>>>>>
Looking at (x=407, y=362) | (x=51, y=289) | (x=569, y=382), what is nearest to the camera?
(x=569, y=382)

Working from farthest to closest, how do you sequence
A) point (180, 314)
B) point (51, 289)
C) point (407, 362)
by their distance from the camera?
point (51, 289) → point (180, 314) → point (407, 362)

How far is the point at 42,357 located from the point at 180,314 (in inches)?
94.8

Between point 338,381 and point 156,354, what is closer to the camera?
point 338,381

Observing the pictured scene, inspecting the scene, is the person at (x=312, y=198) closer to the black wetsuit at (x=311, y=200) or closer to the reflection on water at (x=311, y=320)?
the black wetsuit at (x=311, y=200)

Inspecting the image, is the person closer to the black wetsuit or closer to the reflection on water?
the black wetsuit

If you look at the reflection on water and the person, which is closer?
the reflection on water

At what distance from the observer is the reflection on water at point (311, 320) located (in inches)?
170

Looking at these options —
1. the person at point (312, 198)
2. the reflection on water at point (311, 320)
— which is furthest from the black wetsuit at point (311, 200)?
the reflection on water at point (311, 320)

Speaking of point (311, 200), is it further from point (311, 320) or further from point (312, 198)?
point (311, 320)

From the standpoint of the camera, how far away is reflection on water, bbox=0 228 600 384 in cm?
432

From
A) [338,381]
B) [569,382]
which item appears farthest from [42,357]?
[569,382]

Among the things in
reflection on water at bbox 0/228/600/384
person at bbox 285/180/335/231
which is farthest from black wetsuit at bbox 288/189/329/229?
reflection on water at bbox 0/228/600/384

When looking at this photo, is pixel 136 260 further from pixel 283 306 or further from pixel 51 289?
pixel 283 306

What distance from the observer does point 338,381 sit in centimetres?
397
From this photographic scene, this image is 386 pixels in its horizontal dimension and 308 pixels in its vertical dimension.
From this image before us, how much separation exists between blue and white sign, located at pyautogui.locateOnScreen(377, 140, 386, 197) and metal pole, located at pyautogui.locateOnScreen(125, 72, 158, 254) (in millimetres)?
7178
<<<<<
» **Problem**
Copy every one of the items above word for word, keeping each line as it stands.

» **Result**
Looking at (x=407, y=362) | (x=51, y=289) | (x=569, y=382), what is nearest to the camera?
(x=569, y=382)

Working from farthest to closest, how do you sequence
A) point (180, 314)
B) point (51, 289)
C) point (407, 362)
by their distance from the camera?
point (51, 289) → point (180, 314) → point (407, 362)

How far is the point at 42,357 located from the point at 180,314 (in inches)?
94.8

Between point 338,381 and point 156,354, what is closer to the camera?
point 338,381

Observing the pictured scene, inspecting the scene, is the person at (x=312, y=198) closer to the black wetsuit at (x=311, y=200) or closer to the reflection on water at (x=311, y=320)?
the black wetsuit at (x=311, y=200)

Inspecting the image, is the person closer to the black wetsuit or closer to the reflection on water?
the black wetsuit

If you look at the reflection on water and the person, which is closer?
the reflection on water

At what distance from the observer is the reflection on water at point (311, 320) located (in inches)?
170

Looking at these options —
1. the person at point (312, 198)
2. the reflection on water at point (311, 320)
— which is furthest from the black wetsuit at point (311, 200)?
the reflection on water at point (311, 320)

Speaking of point (311, 200), is it further from point (311, 320) or further from point (312, 198)?
point (311, 320)

From the standpoint of the camera, how far away is reflection on water, bbox=0 228 600 384 in cm?
432

From
A) [338,381]
B) [569,382]
which item appears farthest from [42,357]?
[569,382]

Among the things in
reflection on water at bbox 0/228/600/384
person at bbox 285/180/335/231
which is farthest from black wetsuit at bbox 288/189/329/229?
reflection on water at bbox 0/228/600/384

When looking at this photo, is pixel 136 260 further from pixel 283 306 or further from pixel 51 289?
pixel 283 306

What distance from the observer does point 338,381 sit in centimetres?
397
From this photographic scene, this image is 386 pixels in its horizontal dimension and 308 pixels in its vertical dimension.
From this image before us, how much separation exists between blue and white sign, located at pyautogui.locateOnScreen(377, 140, 386, 197) and metal pole, located at pyautogui.locateOnScreen(125, 72, 158, 254) (in millimetres)?
7178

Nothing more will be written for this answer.